* [What the task requires]
Copy exactly the last part of the entries, starting from the line with "Looking at the" and including the final line.

Questions about scene geometry
* * *

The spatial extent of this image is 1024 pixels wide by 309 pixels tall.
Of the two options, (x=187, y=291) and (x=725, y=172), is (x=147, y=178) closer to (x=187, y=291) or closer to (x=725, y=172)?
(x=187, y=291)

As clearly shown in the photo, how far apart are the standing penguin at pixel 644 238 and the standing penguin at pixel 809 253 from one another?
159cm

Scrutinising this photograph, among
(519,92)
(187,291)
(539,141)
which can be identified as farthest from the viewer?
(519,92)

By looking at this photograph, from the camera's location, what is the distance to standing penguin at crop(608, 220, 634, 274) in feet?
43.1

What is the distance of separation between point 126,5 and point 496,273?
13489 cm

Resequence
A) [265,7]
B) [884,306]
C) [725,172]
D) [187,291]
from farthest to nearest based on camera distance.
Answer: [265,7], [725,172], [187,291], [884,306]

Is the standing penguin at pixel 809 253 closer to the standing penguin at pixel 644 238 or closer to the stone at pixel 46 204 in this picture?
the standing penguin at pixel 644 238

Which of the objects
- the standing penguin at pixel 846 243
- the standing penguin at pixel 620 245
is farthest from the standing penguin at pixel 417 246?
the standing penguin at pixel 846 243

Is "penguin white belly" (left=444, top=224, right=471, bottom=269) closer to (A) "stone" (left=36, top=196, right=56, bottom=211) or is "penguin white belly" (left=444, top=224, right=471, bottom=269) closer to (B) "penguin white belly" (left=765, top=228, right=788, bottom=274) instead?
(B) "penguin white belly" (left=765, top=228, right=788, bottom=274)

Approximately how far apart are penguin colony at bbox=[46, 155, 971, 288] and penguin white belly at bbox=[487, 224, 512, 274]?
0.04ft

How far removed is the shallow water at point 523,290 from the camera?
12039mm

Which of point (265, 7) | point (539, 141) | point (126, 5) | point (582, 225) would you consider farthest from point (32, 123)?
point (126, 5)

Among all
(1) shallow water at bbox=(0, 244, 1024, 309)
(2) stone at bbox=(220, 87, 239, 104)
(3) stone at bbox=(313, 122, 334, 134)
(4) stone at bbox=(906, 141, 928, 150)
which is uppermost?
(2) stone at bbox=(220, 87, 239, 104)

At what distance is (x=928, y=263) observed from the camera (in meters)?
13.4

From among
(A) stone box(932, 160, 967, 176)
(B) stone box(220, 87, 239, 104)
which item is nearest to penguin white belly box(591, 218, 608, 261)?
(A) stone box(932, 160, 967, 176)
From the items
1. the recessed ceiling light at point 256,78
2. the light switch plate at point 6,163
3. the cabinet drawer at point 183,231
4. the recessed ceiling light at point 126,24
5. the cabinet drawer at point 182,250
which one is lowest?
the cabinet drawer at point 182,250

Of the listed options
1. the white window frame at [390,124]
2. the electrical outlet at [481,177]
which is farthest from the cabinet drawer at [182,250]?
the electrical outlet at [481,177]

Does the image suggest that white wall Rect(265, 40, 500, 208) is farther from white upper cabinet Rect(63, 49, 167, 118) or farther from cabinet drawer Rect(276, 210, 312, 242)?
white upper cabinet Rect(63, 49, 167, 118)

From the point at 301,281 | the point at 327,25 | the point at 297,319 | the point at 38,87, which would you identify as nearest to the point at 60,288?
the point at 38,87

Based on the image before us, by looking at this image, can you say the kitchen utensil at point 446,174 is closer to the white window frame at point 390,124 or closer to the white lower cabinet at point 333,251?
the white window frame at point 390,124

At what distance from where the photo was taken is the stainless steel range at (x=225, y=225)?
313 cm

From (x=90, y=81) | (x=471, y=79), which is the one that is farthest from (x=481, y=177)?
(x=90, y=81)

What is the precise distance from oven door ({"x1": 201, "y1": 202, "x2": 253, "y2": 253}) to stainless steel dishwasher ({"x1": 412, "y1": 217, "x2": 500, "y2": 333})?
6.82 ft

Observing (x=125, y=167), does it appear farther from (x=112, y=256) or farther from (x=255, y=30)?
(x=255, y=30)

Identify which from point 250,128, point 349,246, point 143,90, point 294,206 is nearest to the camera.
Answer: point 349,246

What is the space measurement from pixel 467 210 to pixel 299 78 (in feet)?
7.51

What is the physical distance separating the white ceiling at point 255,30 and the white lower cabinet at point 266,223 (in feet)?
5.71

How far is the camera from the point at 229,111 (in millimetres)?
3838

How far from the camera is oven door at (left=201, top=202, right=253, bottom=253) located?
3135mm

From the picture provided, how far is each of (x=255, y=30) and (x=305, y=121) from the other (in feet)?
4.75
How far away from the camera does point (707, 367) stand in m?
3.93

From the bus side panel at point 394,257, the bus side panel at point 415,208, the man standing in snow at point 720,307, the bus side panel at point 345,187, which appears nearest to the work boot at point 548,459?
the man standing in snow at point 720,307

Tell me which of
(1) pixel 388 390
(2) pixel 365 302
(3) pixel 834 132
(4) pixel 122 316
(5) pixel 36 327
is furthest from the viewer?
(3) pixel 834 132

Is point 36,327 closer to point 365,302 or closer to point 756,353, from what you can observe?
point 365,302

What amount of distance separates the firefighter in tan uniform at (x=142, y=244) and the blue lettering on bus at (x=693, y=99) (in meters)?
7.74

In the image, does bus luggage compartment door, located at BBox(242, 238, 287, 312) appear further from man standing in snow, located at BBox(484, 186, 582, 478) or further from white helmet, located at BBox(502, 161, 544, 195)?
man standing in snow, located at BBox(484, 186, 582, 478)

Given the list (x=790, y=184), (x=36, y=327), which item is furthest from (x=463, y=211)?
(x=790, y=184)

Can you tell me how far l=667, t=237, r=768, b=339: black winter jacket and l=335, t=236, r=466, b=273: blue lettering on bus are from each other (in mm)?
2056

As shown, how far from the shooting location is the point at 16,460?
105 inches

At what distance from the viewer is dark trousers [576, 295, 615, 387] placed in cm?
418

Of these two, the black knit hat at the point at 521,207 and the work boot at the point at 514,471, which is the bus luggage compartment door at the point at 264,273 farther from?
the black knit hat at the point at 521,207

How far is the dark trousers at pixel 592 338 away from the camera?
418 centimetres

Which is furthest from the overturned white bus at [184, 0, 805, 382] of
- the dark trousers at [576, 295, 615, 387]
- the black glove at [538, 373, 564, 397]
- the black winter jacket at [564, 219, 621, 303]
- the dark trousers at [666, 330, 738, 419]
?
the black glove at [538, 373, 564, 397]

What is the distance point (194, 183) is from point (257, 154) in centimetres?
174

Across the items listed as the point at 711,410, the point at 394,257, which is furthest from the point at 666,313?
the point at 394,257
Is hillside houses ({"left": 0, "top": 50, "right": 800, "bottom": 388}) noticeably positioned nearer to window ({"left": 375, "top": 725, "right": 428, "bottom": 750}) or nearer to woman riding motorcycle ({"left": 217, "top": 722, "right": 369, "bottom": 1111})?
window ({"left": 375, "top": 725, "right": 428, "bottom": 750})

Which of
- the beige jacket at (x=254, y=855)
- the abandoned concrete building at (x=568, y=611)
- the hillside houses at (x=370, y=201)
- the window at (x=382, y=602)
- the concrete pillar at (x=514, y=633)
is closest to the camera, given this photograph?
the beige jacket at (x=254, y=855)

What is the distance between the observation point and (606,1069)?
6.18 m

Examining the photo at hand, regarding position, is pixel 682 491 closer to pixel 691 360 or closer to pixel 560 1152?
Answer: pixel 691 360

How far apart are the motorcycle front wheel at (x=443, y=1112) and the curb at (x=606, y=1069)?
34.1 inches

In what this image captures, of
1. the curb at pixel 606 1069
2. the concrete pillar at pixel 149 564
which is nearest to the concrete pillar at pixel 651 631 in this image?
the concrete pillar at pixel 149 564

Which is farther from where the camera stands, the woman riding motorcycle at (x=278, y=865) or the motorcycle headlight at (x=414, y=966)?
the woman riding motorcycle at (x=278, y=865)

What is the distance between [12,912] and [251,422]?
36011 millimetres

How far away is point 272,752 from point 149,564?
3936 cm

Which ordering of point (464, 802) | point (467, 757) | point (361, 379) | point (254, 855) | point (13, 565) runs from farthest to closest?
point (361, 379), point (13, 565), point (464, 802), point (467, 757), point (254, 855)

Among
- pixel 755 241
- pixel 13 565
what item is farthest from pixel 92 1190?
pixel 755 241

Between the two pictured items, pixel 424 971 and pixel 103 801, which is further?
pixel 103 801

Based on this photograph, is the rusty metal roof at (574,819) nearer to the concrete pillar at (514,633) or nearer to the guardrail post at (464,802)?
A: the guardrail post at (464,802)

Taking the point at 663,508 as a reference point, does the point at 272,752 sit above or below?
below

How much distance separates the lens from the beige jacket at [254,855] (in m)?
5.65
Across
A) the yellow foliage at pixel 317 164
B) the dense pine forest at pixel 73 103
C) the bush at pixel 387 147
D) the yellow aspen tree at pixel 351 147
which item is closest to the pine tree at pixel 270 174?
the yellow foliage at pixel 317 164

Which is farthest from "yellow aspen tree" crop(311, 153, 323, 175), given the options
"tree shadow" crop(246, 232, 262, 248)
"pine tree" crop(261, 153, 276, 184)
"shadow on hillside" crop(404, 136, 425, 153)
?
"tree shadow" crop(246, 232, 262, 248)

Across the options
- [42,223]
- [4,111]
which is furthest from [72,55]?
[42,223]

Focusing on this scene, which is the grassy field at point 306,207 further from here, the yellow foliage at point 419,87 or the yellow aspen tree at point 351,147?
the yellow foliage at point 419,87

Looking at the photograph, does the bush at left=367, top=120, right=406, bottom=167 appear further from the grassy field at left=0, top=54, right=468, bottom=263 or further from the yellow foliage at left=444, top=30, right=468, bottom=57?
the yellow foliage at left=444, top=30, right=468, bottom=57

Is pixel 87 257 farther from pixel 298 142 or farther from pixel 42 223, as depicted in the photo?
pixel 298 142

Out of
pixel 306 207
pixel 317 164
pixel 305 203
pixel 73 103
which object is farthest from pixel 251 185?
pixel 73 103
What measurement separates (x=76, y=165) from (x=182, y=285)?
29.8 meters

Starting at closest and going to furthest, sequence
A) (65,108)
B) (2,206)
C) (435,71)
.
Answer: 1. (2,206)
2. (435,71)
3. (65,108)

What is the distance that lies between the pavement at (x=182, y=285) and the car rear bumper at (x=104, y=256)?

* * *

* [Answer to the task]
Looking at the photograph, does the bush at left=367, top=120, right=406, bottom=167 appear further from the grassy field at left=0, top=54, right=468, bottom=263 or further from the yellow foliage at left=444, top=30, right=468, bottom=57?
the yellow foliage at left=444, top=30, right=468, bottom=57

Is pixel 87 257 farther from pixel 298 142 or farther from pixel 42 223, as depicted in the photo?
pixel 298 142

Out of
pixel 306 207
pixel 317 164
pixel 305 203
pixel 73 103
which object is farthest from pixel 251 185?
pixel 73 103
What measurement separates (x=76, y=165) from (x=182, y=285)?
29.8 meters

Starting at closest and going to furthest, sequence
A) (65,108)
B) (2,206)
C) (435,71)
.
Answer: 1. (2,206)
2. (435,71)
3. (65,108)

What is the distance that lies between the pavement at (x=182, y=285) and the car rear bumper at (x=104, y=256)?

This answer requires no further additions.